説明

メッキ装置

【課題】半導体等の被処理基板にメッキを施すメッキ装置において、被処理基板の円形被処理領域全域を簡単な機構で隈なく攪拌する装置を提供する。
【解決手段】上部に開口を有するメッキ槽1とメッキ槽内に配置されたアノード5とアノード5と被処理基板23の間に液流を形成するポンプ2を備え、さらに直線ガイド13、131とこれに沿って往復運動する直動板12と直動板12に固定された弾性を有する攪拌板15と攪拌板15の両端を、転がり軸受16を介してガイドする円弧状ガイドによって構成された攪拌ユニットを備え、円形開口を有する被処理基板マスク部材18の開口に配置された被処理基板23の被処理領域を、攪拌板15を左右に弓形に撓ませながら往復運動させることにより攪拌するようにした。

【発明の詳細な説明】
【技術分野】
【0001】
本発明は、半導体ウエハ等の被処理基板にメッキを施すメッキ装置に関するものである。
════════
_練習問題_:
(A) メッキ装置の説明文によると、攪拌板の両端は何を介して円弧状ガイドにガイドされるか。
(B) メッキ装置の説明文の続きを、最後の文の次から書きなさい。

生データ
════════
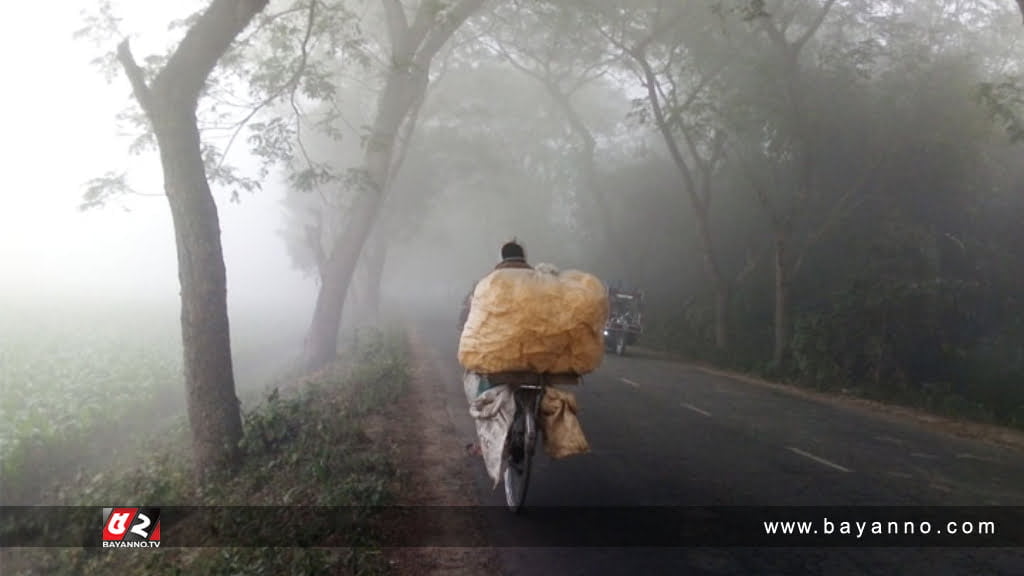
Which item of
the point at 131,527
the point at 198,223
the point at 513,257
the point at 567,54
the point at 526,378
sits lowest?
the point at 131,527

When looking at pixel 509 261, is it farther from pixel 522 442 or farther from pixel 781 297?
pixel 781 297

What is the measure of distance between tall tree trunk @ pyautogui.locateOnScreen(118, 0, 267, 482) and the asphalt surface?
324 cm

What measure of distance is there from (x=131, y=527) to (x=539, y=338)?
484 centimetres

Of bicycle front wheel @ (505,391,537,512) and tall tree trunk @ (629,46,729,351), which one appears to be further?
tall tree trunk @ (629,46,729,351)

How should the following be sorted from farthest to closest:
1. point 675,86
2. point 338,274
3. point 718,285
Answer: point 718,285
point 675,86
point 338,274

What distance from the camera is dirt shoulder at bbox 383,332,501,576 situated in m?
6.18

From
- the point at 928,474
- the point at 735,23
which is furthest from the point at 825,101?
the point at 928,474

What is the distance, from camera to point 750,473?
29.1ft

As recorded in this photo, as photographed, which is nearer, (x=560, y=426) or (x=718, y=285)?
(x=560, y=426)

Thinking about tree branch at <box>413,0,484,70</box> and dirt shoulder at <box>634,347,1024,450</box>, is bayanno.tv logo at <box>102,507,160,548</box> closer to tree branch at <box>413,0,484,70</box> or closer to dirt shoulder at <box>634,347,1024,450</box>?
dirt shoulder at <box>634,347,1024,450</box>

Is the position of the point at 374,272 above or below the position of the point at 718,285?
below

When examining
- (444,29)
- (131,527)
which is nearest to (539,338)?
(131,527)

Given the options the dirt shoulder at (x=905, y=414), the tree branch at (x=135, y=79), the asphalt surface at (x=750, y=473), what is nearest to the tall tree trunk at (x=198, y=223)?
the tree branch at (x=135, y=79)

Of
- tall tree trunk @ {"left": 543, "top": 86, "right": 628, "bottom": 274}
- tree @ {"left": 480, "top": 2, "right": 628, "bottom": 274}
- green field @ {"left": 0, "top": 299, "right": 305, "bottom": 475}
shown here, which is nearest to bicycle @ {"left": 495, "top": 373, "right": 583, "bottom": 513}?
green field @ {"left": 0, "top": 299, "right": 305, "bottom": 475}
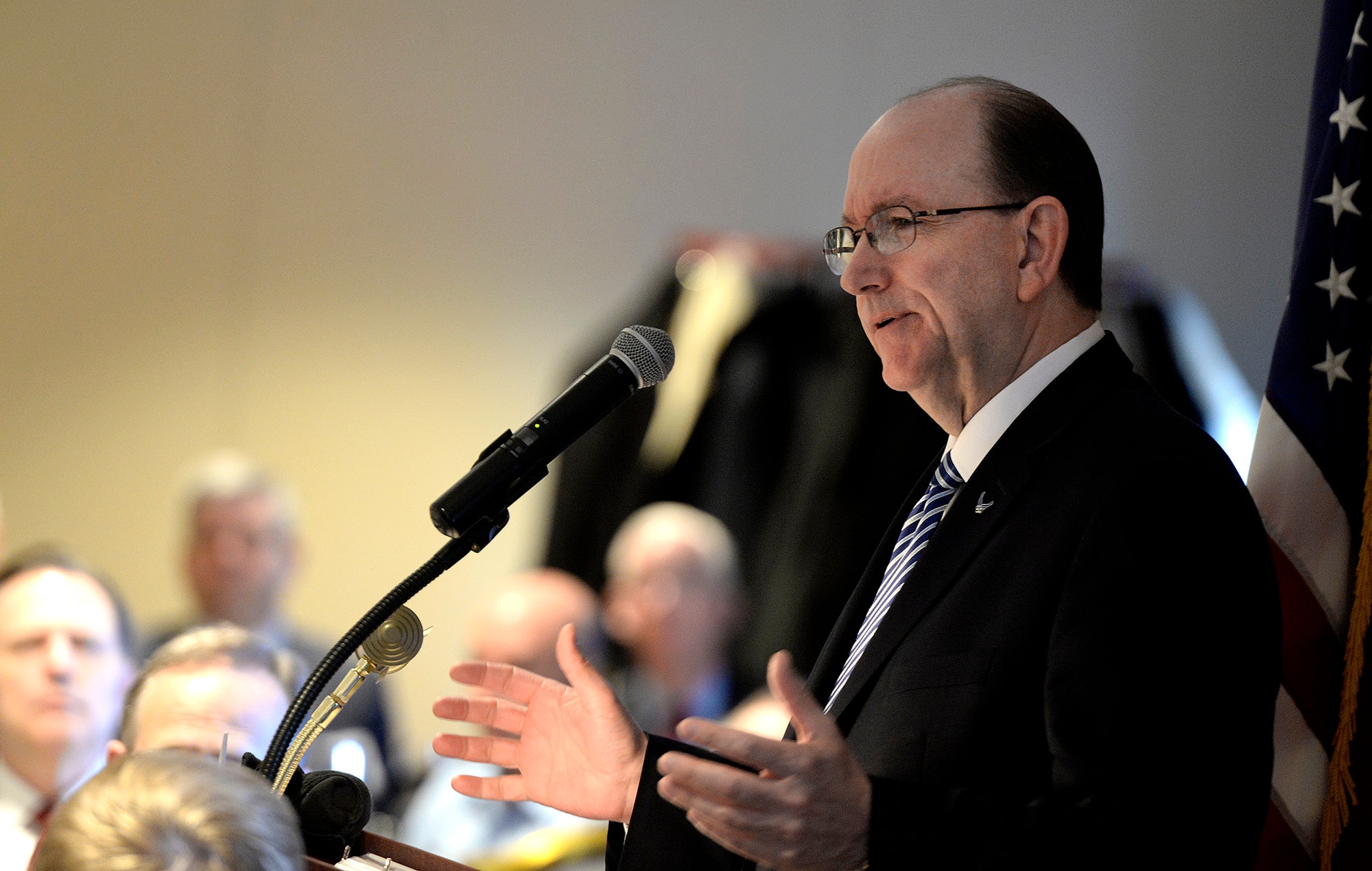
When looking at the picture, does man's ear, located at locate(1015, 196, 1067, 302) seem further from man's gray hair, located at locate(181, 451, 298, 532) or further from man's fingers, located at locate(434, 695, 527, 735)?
man's gray hair, located at locate(181, 451, 298, 532)

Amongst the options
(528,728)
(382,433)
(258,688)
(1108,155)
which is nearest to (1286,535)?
(528,728)

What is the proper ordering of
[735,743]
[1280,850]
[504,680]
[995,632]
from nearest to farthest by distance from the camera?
[735,743] < [995,632] < [504,680] < [1280,850]

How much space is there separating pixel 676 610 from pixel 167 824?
9.43 feet

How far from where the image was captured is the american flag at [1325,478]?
5.50 ft

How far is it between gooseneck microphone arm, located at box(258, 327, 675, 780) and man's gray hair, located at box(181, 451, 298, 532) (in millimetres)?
3158

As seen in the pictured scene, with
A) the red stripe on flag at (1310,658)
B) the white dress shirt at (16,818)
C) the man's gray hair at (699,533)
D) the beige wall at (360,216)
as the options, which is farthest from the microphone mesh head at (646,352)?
the beige wall at (360,216)

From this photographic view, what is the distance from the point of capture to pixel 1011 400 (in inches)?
54.9

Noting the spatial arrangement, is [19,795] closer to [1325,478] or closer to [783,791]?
[783,791]

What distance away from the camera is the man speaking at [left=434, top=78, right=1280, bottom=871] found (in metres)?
1.02

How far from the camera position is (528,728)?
141 cm

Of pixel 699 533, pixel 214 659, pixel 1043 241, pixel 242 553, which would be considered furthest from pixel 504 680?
pixel 242 553

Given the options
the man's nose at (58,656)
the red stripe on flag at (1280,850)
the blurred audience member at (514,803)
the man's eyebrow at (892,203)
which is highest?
the man's eyebrow at (892,203)

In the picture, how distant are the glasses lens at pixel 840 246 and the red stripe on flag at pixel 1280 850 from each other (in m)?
0.88

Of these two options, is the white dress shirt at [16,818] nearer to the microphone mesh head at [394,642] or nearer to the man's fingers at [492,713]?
the man's fingers at [492,713]
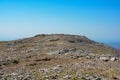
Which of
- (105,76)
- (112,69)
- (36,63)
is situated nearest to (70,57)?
(36,63)

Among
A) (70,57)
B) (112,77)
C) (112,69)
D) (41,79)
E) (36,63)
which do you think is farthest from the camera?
(70,57)

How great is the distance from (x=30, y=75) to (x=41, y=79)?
247 centimetres

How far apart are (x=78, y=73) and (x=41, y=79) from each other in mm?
4363

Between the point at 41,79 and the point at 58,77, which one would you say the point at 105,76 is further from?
the point at 41,79

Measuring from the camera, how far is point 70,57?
3841cm

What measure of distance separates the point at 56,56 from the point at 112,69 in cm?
1344

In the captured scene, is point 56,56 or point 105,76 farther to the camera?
point 56,56

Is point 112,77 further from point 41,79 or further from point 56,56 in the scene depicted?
point 56,56

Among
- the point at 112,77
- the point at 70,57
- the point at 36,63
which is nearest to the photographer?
the point at 112,77

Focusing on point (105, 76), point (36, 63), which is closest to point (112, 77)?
point (105, 76)

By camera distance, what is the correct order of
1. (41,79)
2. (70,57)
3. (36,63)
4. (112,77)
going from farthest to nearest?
(70,57) < (36,63) < (112,77) < (41,79)

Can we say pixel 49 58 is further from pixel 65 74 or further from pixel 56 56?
pixel 65 74

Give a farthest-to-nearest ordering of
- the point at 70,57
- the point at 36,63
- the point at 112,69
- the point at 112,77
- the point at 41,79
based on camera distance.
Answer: the point at 70,57 < the point at 36,63 < the point at 112,69 < the point at 112,77 < the point at 41,79

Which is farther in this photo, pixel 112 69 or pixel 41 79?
pixel 112 69
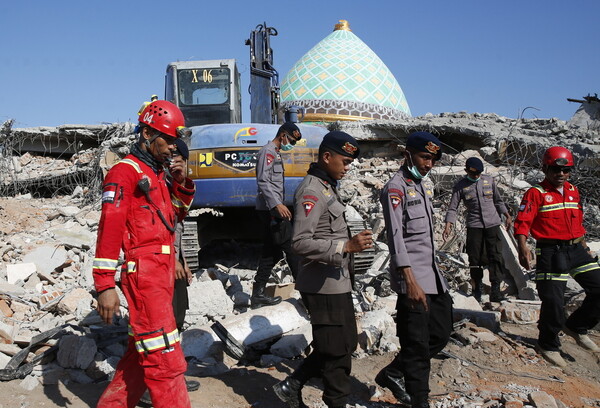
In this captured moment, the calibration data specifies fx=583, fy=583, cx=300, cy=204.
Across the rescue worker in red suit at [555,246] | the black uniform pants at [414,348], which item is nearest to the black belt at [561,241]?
the rescue worker in red suit at [555,246]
════════
_各問の解答_:
(A) 転がり軸受16を介してガイドされる。

(B)
【背景技術】
【0002】
半導体等の被処理基板にメッキを施すメッキ装置においては、被処理基板に向けた液流や被処理基板近辺の液攪拌により、被処理基板表面に新液を供給し続けることが重要であることが広く知られている。
【0003】
前記新液とは、被処理基板表面でのメッキ反応による変化を被っていない沖合のメッキ液のことを言う。
【0004】
被処理基板のパターンが微細であるとき、または、メッキ膜の生成速度を上げようとする場合にこのメッキ液供給は特に重要である。
【0005】
この分野に属する従来技術としては、例えば、特許文献1や特許文献2を上げることができる。
【0006】
特許文献1では、回転翼により被処理基板周辺部の液の滞留を防止する技術が開示されている。
【0007】
また、特許文献2では自公転する2つの回転翼を用いて被処理基板全域を攪拌する技術が開示されている。
【特許文献1】特開2001−64795号公報
【特許文献2】特開2003−119598号公報
【発明の開示】
【発明が解決しようとする課題】
【0008】
ところで、特許文献1に開示された技術では、円形メッキカップ上部のウエハ支持部に当接するように配置された被処理基板の近傍を回転翼で攪拌する技術が開示されている。しかし、この技術では、被処理域の周辺部は、良く攪拌されるものの、被処理基板中心近辺の攪拌が不十分であることが、特許文献2で指摘されている。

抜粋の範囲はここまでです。